The concrete at the first of the pour was set to the point I could run the saw on the surface without marring the finish. The saw, which was common at the time, was a 65 horsepower saw manufactured by Target. Self propelled, heavy, awkward and loud was the only way to describe the saw. The big Wisconsin engine had it's own peculiar bellow that was unmistakable. To this day, I could pick the saw out with my eyes closed. 

I propelled the saw to the first joint location. Stopping the engine, I placed the diamond blade on the arbor. The 14 inch blade was heavy, and had signs of wear. The diamond segments were half worn, but the blade would last for a few pours, if I insured the right amount of water was on the blade and didn't try to "bulldog" the saw.
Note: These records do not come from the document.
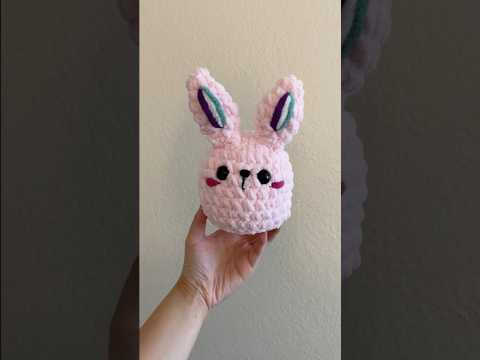 Made my first #genderqueer pride plushie! (Free bunny tutorial on my channel) #crochet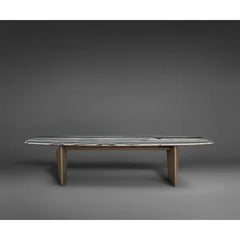 Solid, Leather-wrapped Legs Sampha Dining Table by Madheke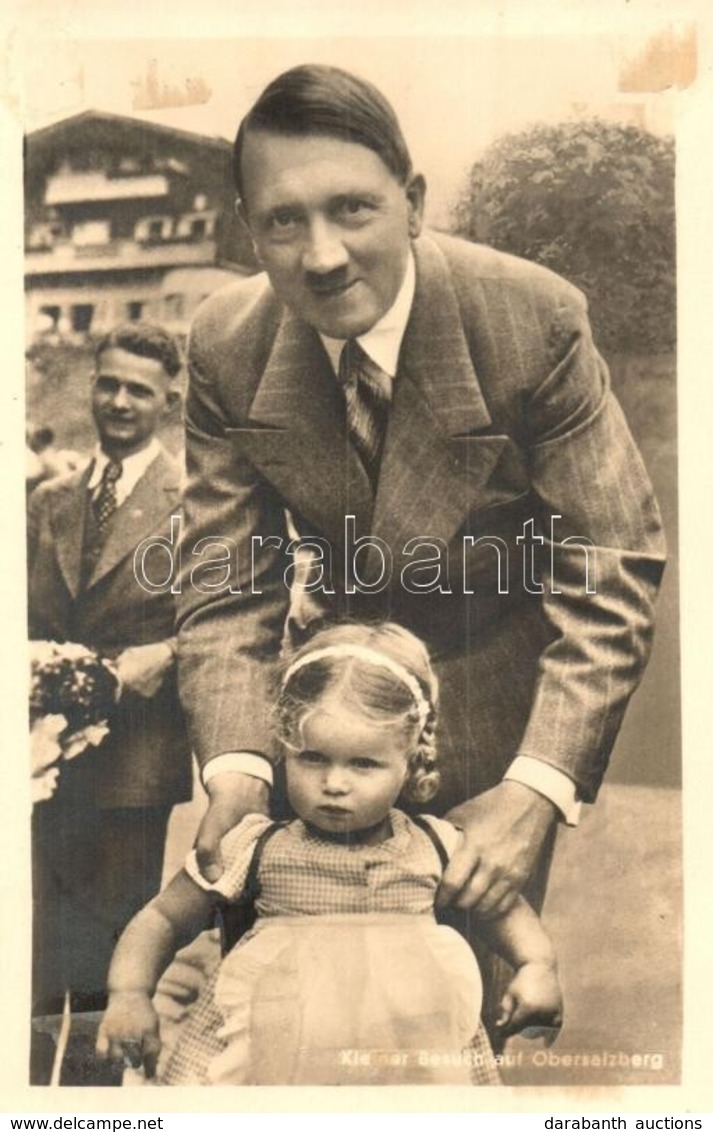 * T2/T3 Kleiner Besuch Auf Obersalzberg / Adolf Hitler With Child. NSDAP German Nazi Party Propaganda + 1942 Das Braune  - Non Classés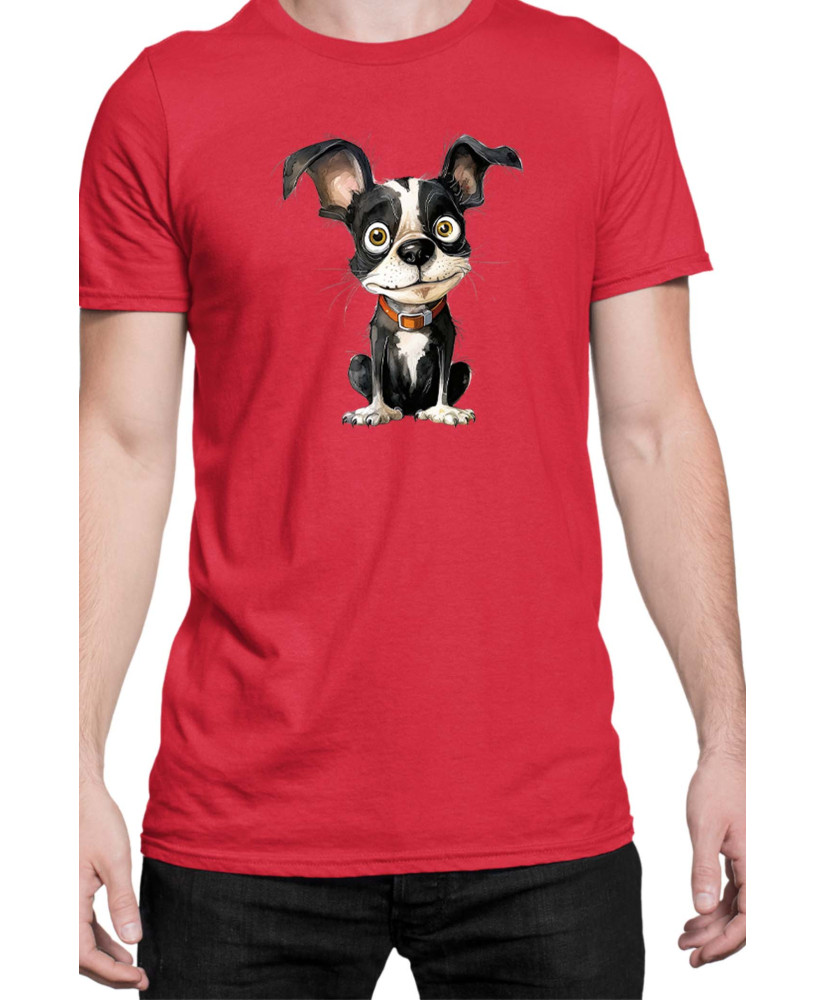 Мъжка Тениска Funny Dogs Breeds Boston Terrier 01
Low water, or pushing the blade would cause the blade to wear too fast, which meant hundreds of dollars were wasted by a negligent sawyer.
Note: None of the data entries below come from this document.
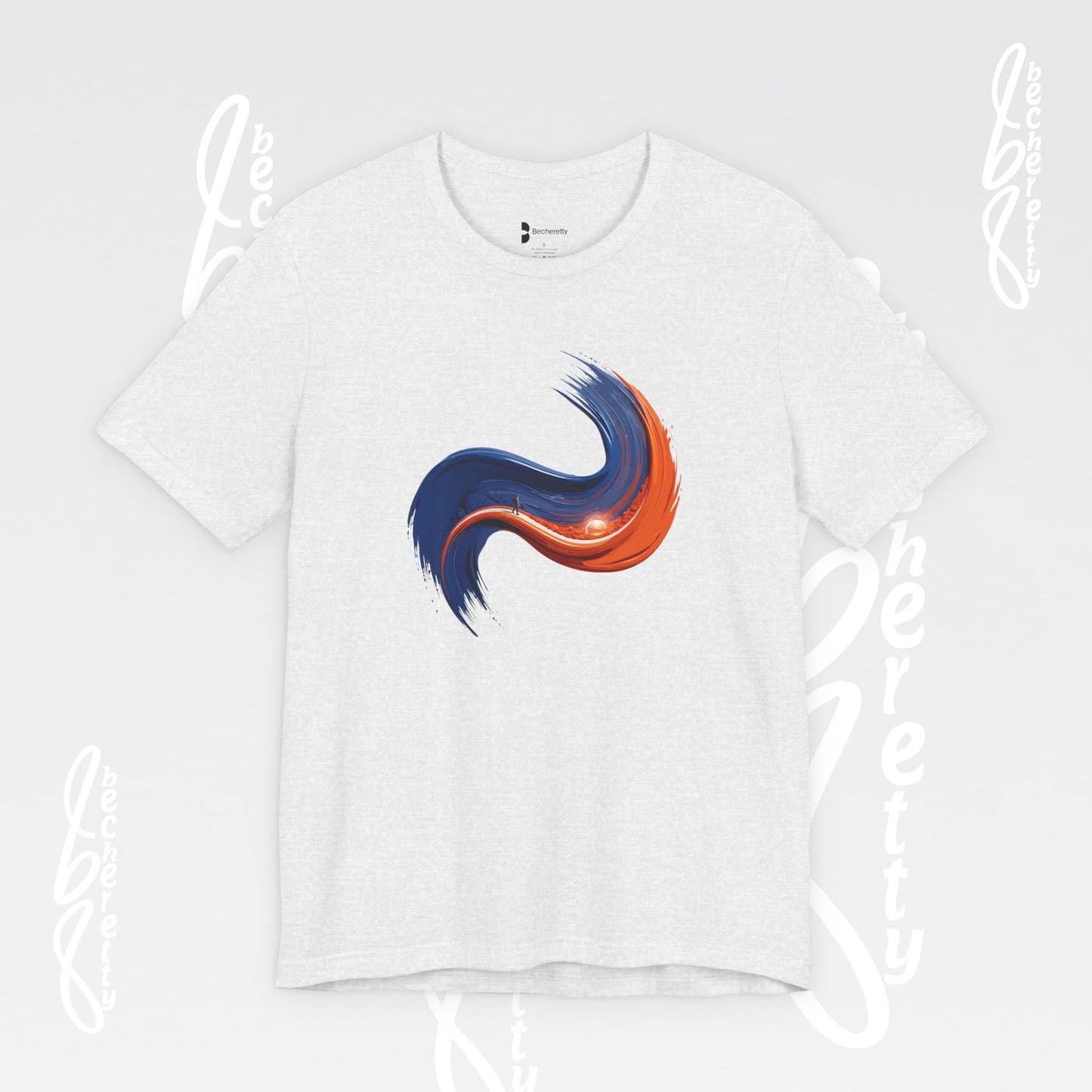 Graphic Abstract Colorful Brushstroke Tee - Art Minimalist Becheretty - Casual Wear - Authentic Apparel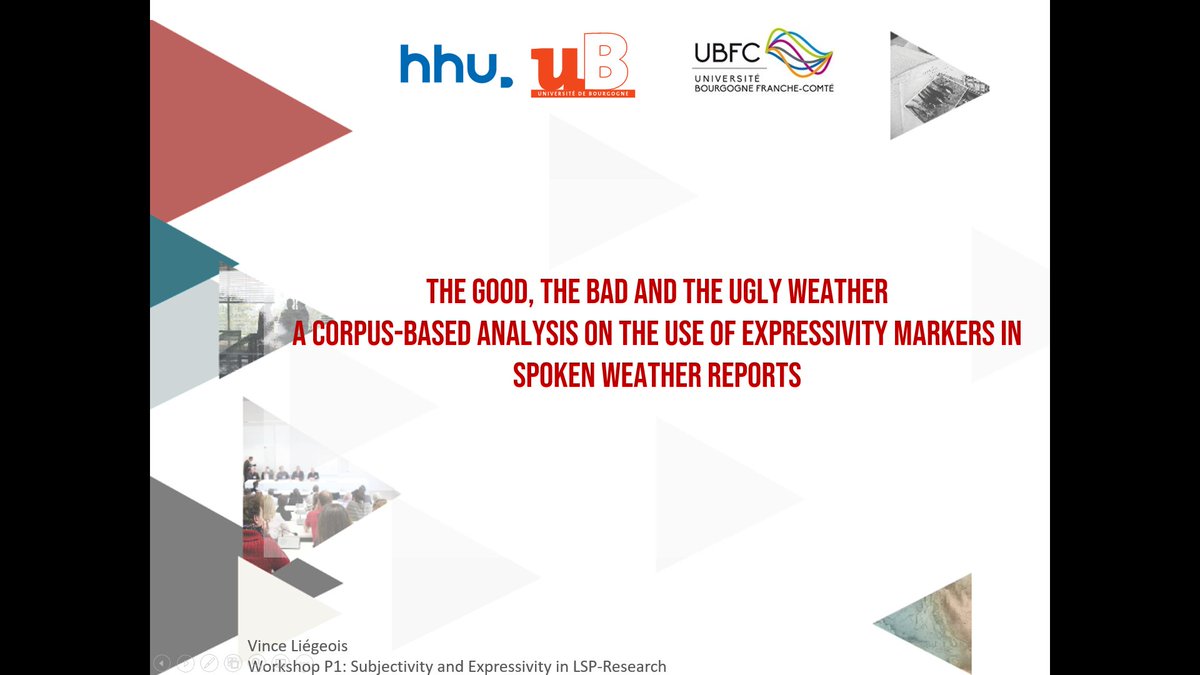 VinceLiegeois's tweet photo. #Expressivelanguage like "belles Γ©claircies" and "grand beau" helps laypersons understand the #weatherreport. However, did you know that their form and frequency varies between the reporters? Such Inter-Speaker-Variation lies at the heart of my PhD-thesis. Interested? Stay tuned! https://t.co/GlTwJOrrvu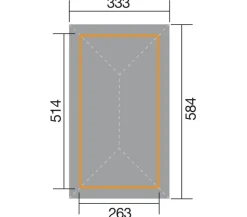 Weka Premium-Carport 651 Gr. 1, ca. B584/H291/T333 cm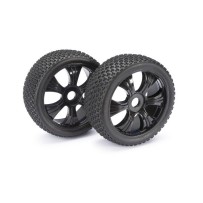 Absima - Wheel Set LP Buggy Dirt black 1:8 2520011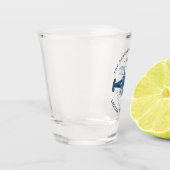 Blauer Hummer Schnapsglas (Links)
I hooked the water line to the saw, opened the valve on the water truck pulled next to the pavement, started the saw, adjusted the throttle and pushed the control to lower the blade to the pavement. I was not in line, so I wrestled the heavy saw back and forth until the blade was right over the line. I opened the water valve on the saw and lowered the blade to touching the pavement. Adjusting the gauge, I lowered the blade to two inches and eased the direction control forward. I was now a sawyer, whether I liked it or not. Considering I had 1000 feet of paving to saw, with the paving joints every 15 feet across the 12 feet of paving, it was time for me to get busy. I worked until dark and finished the next morning.

Over time, I learned how to speed up the process. The saw became more familiar and I learned shortcuts for sawing. The saw became a cumbersome appendage, which I would move without thought. The mindless repetition of sawing allowed hours of time to think, so the distraction of sawing was soon eliminated by instinct. I became an expert, which has it's good points, but it was tedious, which is not my strong point. Sawing became drudgery and the only thing I liked was the overtime. 
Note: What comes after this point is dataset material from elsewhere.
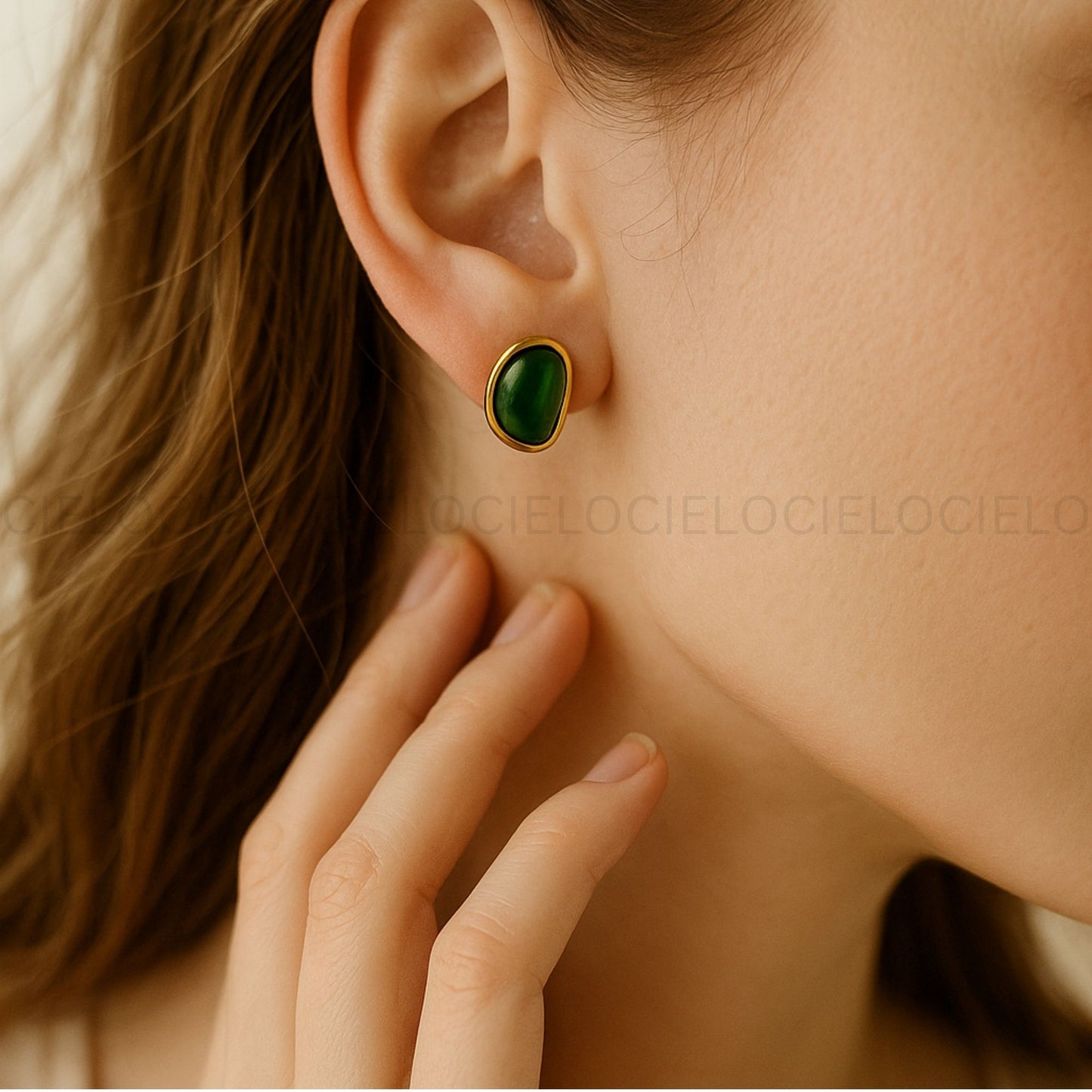 Velvet Gem Studs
I eventually taught someone else to run the saw. There was a bridge to build and I had the most experience with such things, so my sawing days ended until years later on other projects. It's an honorable trade and the pay is good if you have the experience, but sawing always involves long, strange hours. I know some that relish the job and they're poetry motion while they saw. Me, it's not my favorite, but I know that it's a skill I can still peddle if required.  Hopefully, I never have to make that decision.


  1. Running almost any kind of equipment that requires skill does tend to separate the artists from the mere operators. Forklifts, articulated end loaders, skid steers, road graders and any other kind of construction or farm equipment have their experts, and if ya watch 'em, they can easily be picked out. They're the ones who get the job done with far less time and effort, without abusing the equipment, and often with an artistic flair.

    I haul tanks for a living, and often our oilfield products include walkway and stair kits to mount on the sides, hauled broken down. We have "bolt kits" which are Tyvex bags of nuts and bolts used to put the erector set stuff together. There was an ol' boy that unloaded me with a big articulated Cat end loader fitted with forks in Oklahoma that had mad skilz. He picked up my walkways, but the bolt bag slid off it's perch halfway across the yard. I started walking over to pick it up to give to him, but he motioned me to stop. He actually picked up that bag by sliding one fork under it and then in one continuous motion transferred to the top of the fork. He then ran across the yard and dropped it back on the walkway.

    Had I tried that, I'd either have smeared that bag and bolts all over the yard, or dug a trench and perhaps managed to carry the bag with all the dirt and rocks. This guy was good!

  2. I watched an excavator operator pick up a dime, with less than a cup of dirt, to win a bet. It turned out to be a sucker bet since he could probably perform the trick with his eyes closed.